EXERCISE: Omit the images. Copy each entry word for word.

Stored items from a collection:
________________________

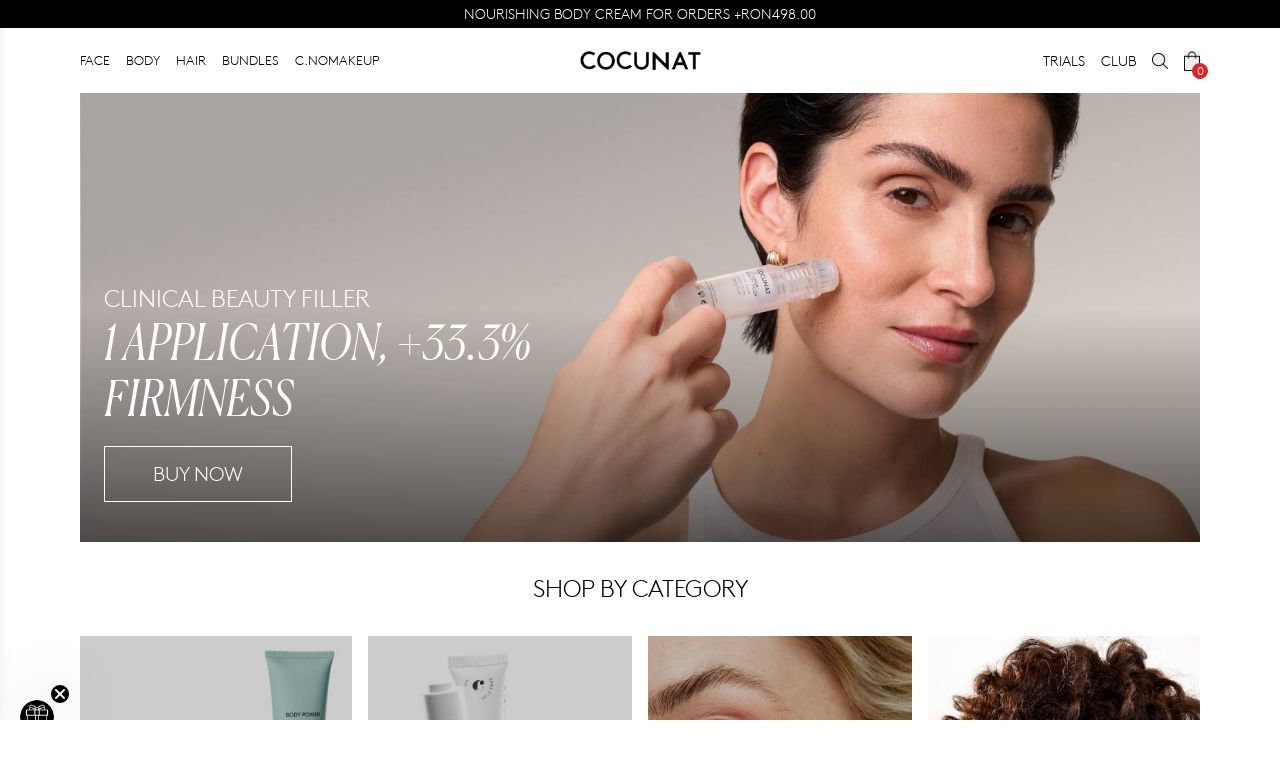

--- FILE ---
content_type: image/svg+xml
request_url: https://cdn.shopify.com/s/files/1/0619/1693/8405/files/icon-footer-3.svg?v=1734955189
body_size: -181
content:
<svg xmlns="http://www.w3.org/2000/svg" fill="none" viewBox="0 0 41 40" height="40" width="41">
<circle stroke="black" r="19.5" cy="20" cx="20.7971"></circle>
<path fill="black" d="M16.6253 14.8324C19.065 12.3904 23.0222 12.3885 25.4642 14.8282C27.9062 17.2679 27.908 21.225 25.4684 23.667C24.7643 24.3737 23.9008 24.9008 22.9505 25.204L21.7322 27.367C21.6642 27.4877 21.5654 27.5881 21.4458 27.6581C21.3263 27.728 21.1903 27.7649 21.0518 27.765C20.9133 27.765 20.7772 27.7283 20.6576 27.6584C20.538 27.5886 20.4391 27.4883 20.371 27.3676L19.1524 25.2067C18.2005 24.9046 17.3351 24.378 16.6295 23.6712C14.1875 21.2315 14.1856 17.2744 16.6253 14.8324ZM17.2886 15.495C16.2927 16.4917 15.7337 17.8433 15.7343 19.2522C15.735 20.6612 16.2954 22.0122 17.2921 23.008C17.9421 23.6573 18.7316 24.1166 19.5953 24.361L19.7809 24.414L21.0512 26.6655L22.3208 24.4114L22.5063 24.3583C23.2863 24.1353 24.0048 23.7367 24.6069 23.193C25.2089 22.6493 25.6784 21.9749 25.9794 21.2216C26.2804 20.4684 26.4049 19.6561 26.3433 18.8473C26.2817 18.0384 26.0358 17.2544 25.6242 16.5553C25.2127 15.8563 24.6465 15.2607 23.9692 14.8144C23.2918 14.3681 22.5212 14.0828 21.7165 13.9804C20.9118 13.878 20.0943 13.9613 19.3268 14.2239C18.5592 14.4864 17.862 14.9212 17.2886 15.495Z"></path>
<line stroke-width="0.8" stroke="black" y2="17.6971" x2="22.9026" y1="17.6001" x1="18.9037"></line>
<line stroke-width="0.8" stroke="black" y2="19.6962" x2="22.8542" y1="19.5991" x1="18.8554"></line>
<line stroke-width="0.8" stroke="black" y2="21.6962" x2="22.8056" y1="21.5991" x1="18.8068"></line>
<path fill="black" d="M21.7971 30.9852C27.8747 30.6785 32.7081 25.6537 32.7081 19.5C32.7081 13.1487 27.5593 8 21.2081 8C15.3652 8 10.54 12.3575 9.80501 18H8.79714C9.53818 11.8037 14.8121 7 21.2081 7C28.1116 7 33.7081 12.5964 33.7081 19.5C33.7081 26.2061 28.4272 31.6788 21.7971 31.9864V30.9852Z" clip-rule="evenodd" fill-rule="evenodd"></path>
<circle stroke="black" r="1.5" cy="32" cx="20.7971"></circle>
<rect stroke="black" fill="white" rx="1.5" height="6" width="3" y="16.5" x="8.29712"></rect>
<rect stroke="black" fill="white" rx="1.5" height="6" width="3" y="16.5" x="31.2971"></rect>
</svg>


--- FILE ---
content_type: text/json
request_url: https://conf.config-security.com/model
body_size: 84
content:
{"title":"recommendation AI model (keras)","structure":"release_id=0x5d:70:2b:59:49:5c:7c:31:5e:26:33:40:2d:31:54:21:30:50:2e:31:26:5e:57:7c:31:3d:43:65:3b;keras;1r6v9q3lvw78yl39hxsk78h6ehkmamnrdsfgkomrn970hfbuddbpbka3mykwslkmg1x3c7li","weights":"../weights/5d702b59.h5","biases":"../biases/5d702b59.h5"}

--- FILE ---
content_type: image/svg+xml
request_url: https://cdn.shopify.com/s/files/1/0619/1693/8405/files/icon-footer-5.svg?v=1734955189
body_size: -518
content:
<svg xmlns="http://www.w3.org/2000/svg" fill="none" viewBox="0 0 41 40" height="40" width="41">
<path stroke-linejoin="round" stroke-linecap="round" stroke="black" d="M26.6621 17C26.6621 15.4087 26.03 13.8826 24.9048 12.7574C23.7795 11.6321 22.2534 11 20.6621 11C19.0708 11 17.5447 11.6321 16.4195 12.7574C15.2943 13.8826 14.6621 15.4087 14.6621 17C14.6621 24 11.6621 26 11.6621 26H29.6621C29.6621 26 26.6621 24 26.6621 17Z"></path>
<path stroke-linejoin="round" stroke-linecap="round" stroke="black" d="M22.3921 26.6084C22.2163 26.9115 21.964 27.163 21.6604 27.3379C21.3567 27.5128 21.0125 27.6049 20.6621 27.6049C20.3117 27.6049 19.9675 27.5128 19.6639 27.3379C19.3603 27.163 19.1079 26.9115 18.9321 26.6084"></path>
<circle stroke="black" fill="white" r="4" cy="14.1084" cx="27.1001"></circle>
<path fill="black" d="M27.5491 13.09L27.4291 14.62H26.8891L26.7691 13.09V11.8H27.5491V13.09ZM26.6371 15.538C26.6371 15.244 26.8651 15.01 27.1591 15.01C27.4531 15.01 27.6871 15.244 27.6871 15.538C27.6871 15.832 27.4531 16.06 27.1591 16.06C26.8651 16.06 26.6371 15.832 26.6371 15.538Z"></path>
<circle stroke="black" r="19.5" cy="20" cx="20.6621"></circle>
</svg>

________________________

SOLUTION FOR THIS TASK:
--- FILE ---
content_type: image/svg+xml
request_url: https://cdn.shopify.com/s/files/1/0619/1693/8405/files/icon-footer-3.svg?v=1734955189
body_size: -181
content:
<svg xmlns="http://www.w3.org/2000/svg" fill="none" viewBox="0 0 41 40" height="40" width="41">
<circle stroke="black" r="19.5" cy="20" cx="20.7971"></circle>
<path fill="black" d="M16.6253 14.8324C19.065 12.3904 23.0222 12.3885 25.4642 14.8282C27.9062 17.2679 27.908 21.225 25.4684 23.667C24.7643 24.3737 23.9008 24.9008 22.9505 25.204L21.7322 27.367C21.6642 27.4877 21.5654 27.5881 21.4458 27.6581C21.3263 27.728 21.1903 27.7649 21.0518 27.765C20.9133 27.765 20.7772 27.7283 20.6576 27.6584C20.538 27.5886 20.4391 27.4883 20.371 27.3676L19.1524 25.2067C18.2005 24.9046 17.3351 24.378 16.6295 23.6712C14.1875 21.2315 14.1856 17.2744 16.6253 14.8324ZM17.2886 15.495C16.2927 16.4917 15.7337 17.8433 15.7343 19.2522C15.735 20.6612 16.2954 22.0122 17.2921 23.008C17.9421 23.6573 18.7316 24.1166 19.5953 24.361L19.7809 24.414L21.0512 26.6655L22.3208 24.4114L22.5063 24.3583C23.2863 24.1353 24.0048 23.7367 24.6069 23.193C25.2089 22.6493 25.6784 21.9749 25.9794 21.2216C26.2804 20.4684 26.4049 19.6561 26.3433 18.8473C26.2817 18.0384 26.0358 17.2544 25.6242 16.5553C25.2127 15.8563 24.6465 15.2607 23.9692 14.8144C23.2918 14.3681 22.5212 14.0828 21.7165 13.9804C20.9118 13.878 20.0943 13.9613 19.3268 14.2239C18.5592 14.4864 17.862 14.9212 17.2886 15.495Z"></path>
<line stroke-width="0.8" stroke="black" y2="17.6971" x2="22.9026" y1="17.6001" x1="18.9037"></line>
<line stroke-width="0.8" stroke="black" y2="19.6962" x2="22.8542" y1="19.5991" x1="18.8554"></line>
<line stroke-width="0.8" stroke="black" y2="21.6962" x2="22.8056" y1="21.5991" x1="18.8068"></line>
<path fill="black" d="M21.7971 30.9852C27.8747 30.6785 32.7081 25.6537 32.7081 19.5C32.7081 13.1487 27.5593 8 21.2081 8C15.3652 8 10.54 12.3575 9.80501 18H8.79714C9.53818 11.8037 14.8121 7 21.2081 7C28.1116 7 33.7081 12.5964 33.7081 19.5C33.7081 26.2061 28.4272 31.6788 21.7971 31.9864V30.9852Z" clip-rule="evenodd" fill-rule="evenodd"></path>
<circle stroke="black" r="1.5" cy="32" cx="20.7971"></circle>
<rect stroke="black" fill="white" rx="1.5" height="6" width="3" y="16.5" x="8.29712"></rect>
<rect stroke="black" fill="white" rx="1.5" height="6" width="3" y="16.5" x="31.2971"></rect>
</svg>


--- FILE ---
content_type: text/json
request_url: https://conf.config-security.com/model
body_size: 84
content:
{"title":"recommendation AI model (keras)","structure":"release_id=0x5d:70:2b:59:49:5c:7c:31:5e:26:33:40:2d:31:54:21:30:50:2e:31:26:5e:57:7c:31:3d:43:65:3b;keras;1r6v9q3lvw78yl39hxsk78h6ehkmamnrdsfgkomrn970hfbuddbpbka3mykwslkmg1x3c7li","weights":"../weights/5d702b59.h5","biases":"../biases/5d702b59.h5"}

--- FILE ---
content_type: image/svg+xml
request_url: https://cdn.shopify.com/s/files/1/0619/1693/8405/files/icon-footer-5.svg?v=1734955189
body_size: -518
content:
<svg xmlns="http://www.w3.org/2000/svg" fill="none" viewBox="0 0 41 40" height="40" width="41">
<path stroke-linejoin="round" stroke-linecap="round" stroke="black" d="M26.6621 17C26.6621 15.4087 26.03 13.8826 24.9048 12.7574C23.7795 11.6321 22.2534 11 20.6621 11C19.0708 11 17.5447 11.6321 16.4195 12.7574C15.2943 13.8826 14.6621 15.4087 14.6621 17C14.6621 24 11.6621 26 11.6621 26H29.6621C29.6621 26 26.6621 24 26.6621 17Z"></path>
<path stroke-linejoin="round" stroke-linecap="round" stroke="black" d="M22.3921 26.6084C22.2163 26.9115 21.964 27.163 21.6604 27.3379C21.3567 27.5128 21.0125 27.6049 20.6621 27.6049C20.3117 27.6049 19.9675 27.5128 19.6639 27.3379C19.3603 27.163 19.1079 26.9115 18.9321 26.6084"></path>
<circle stroke="black" fill="white" r="4" cy="14.1084" cx="27.1001"></circle>
<path fill="black" d="M27.5491 13.09L27.4291 14.62H26.8891L26.7691 13.09V11.8H27.5491V13.09ZM26.6371 15.538C26.6371 15.244 26.8651 15.01 27.1591 15.01C27.4531 15.01 27.6871 15.244 27.6871 15.538C27.6871 15.832 27.4531 16.06 27.1591 16.06C26.8651 16.06 26.6371 15.832 26.6371 15.538Z"></path>
<circle stroke="black" r="19.5" cy="20" cx="20.6621"></circle>
</svg>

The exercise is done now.